» **What you will do**
Every line from the line containing "Greenwood's Bishop loads" through the end of the data is to be reproduced exactly, excluding pictures.

» **Provided data**
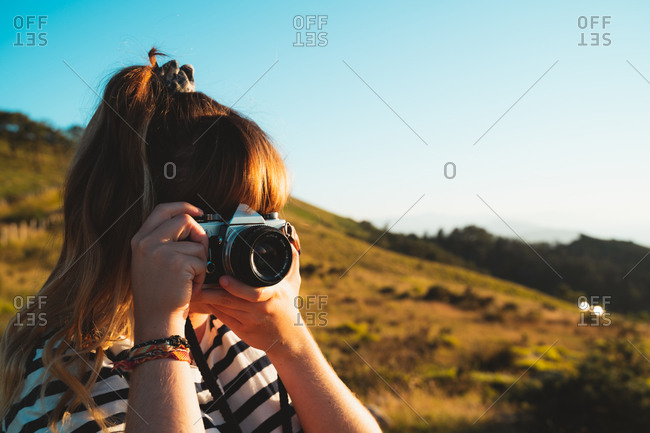 Blonde girl taking a photograph with a vintage film camera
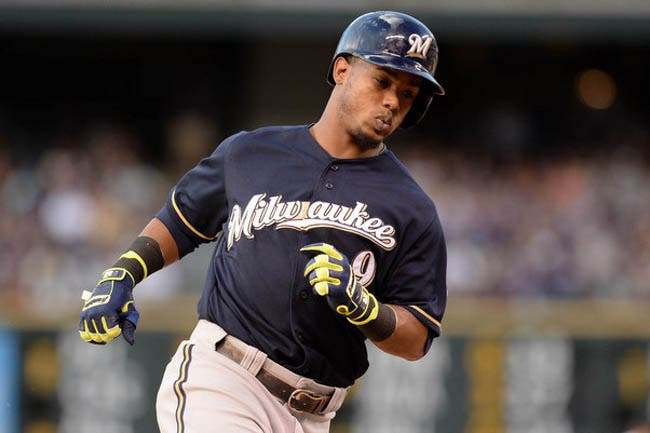 Jun 20, 2014; Denver, CO, USA; Milwaukee Brewers shortstop Jean Segura (9)  rounds the bases after his solo home run in the third inning against the Colorado Rockies at Coors Field. Mandatory Credit: Ron Chenoy-USA TODAY Sports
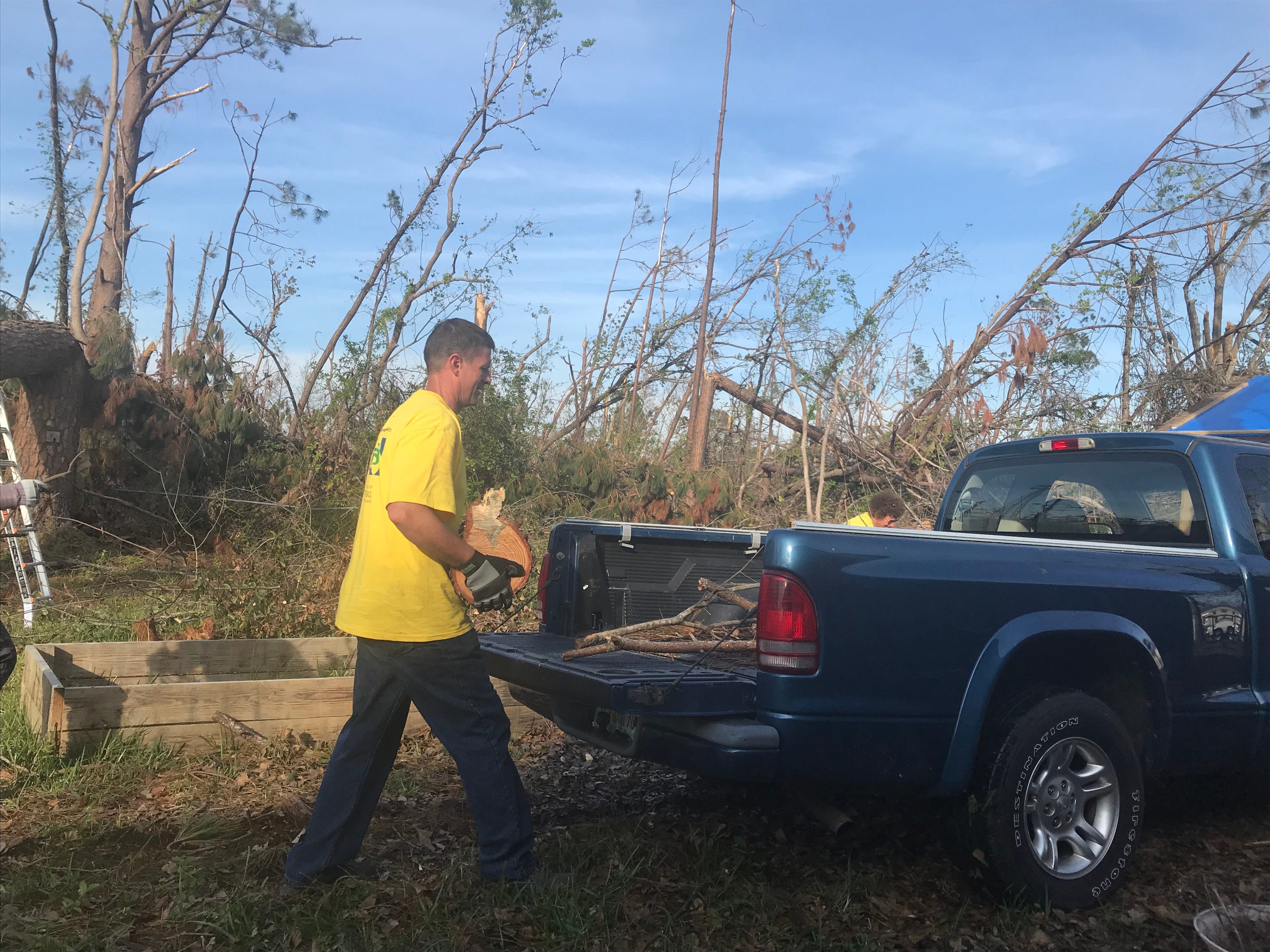 Greenwood's Bishop loads tree stumps into the back of a pick-up truck for faster clean-up.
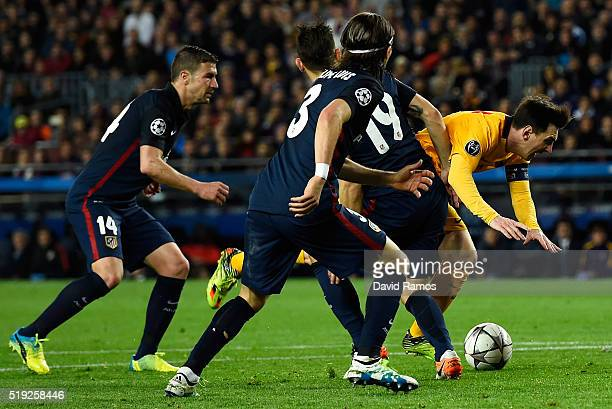 Lionel Messi of Barcelona is challenged by Lucas Hernandez of Atletico Madrid during the UEFA Champions League quarter final first leg match between...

» **Written solution**
 Greenwood's Bishop loads tree stumps into the back of a pick-up truck for faster clean-up.
 Lionel Messi of Barcelona is challenged by Lucas Hernandez of Atletico Madrid during the UEFA Champions League quarter final first leg match between...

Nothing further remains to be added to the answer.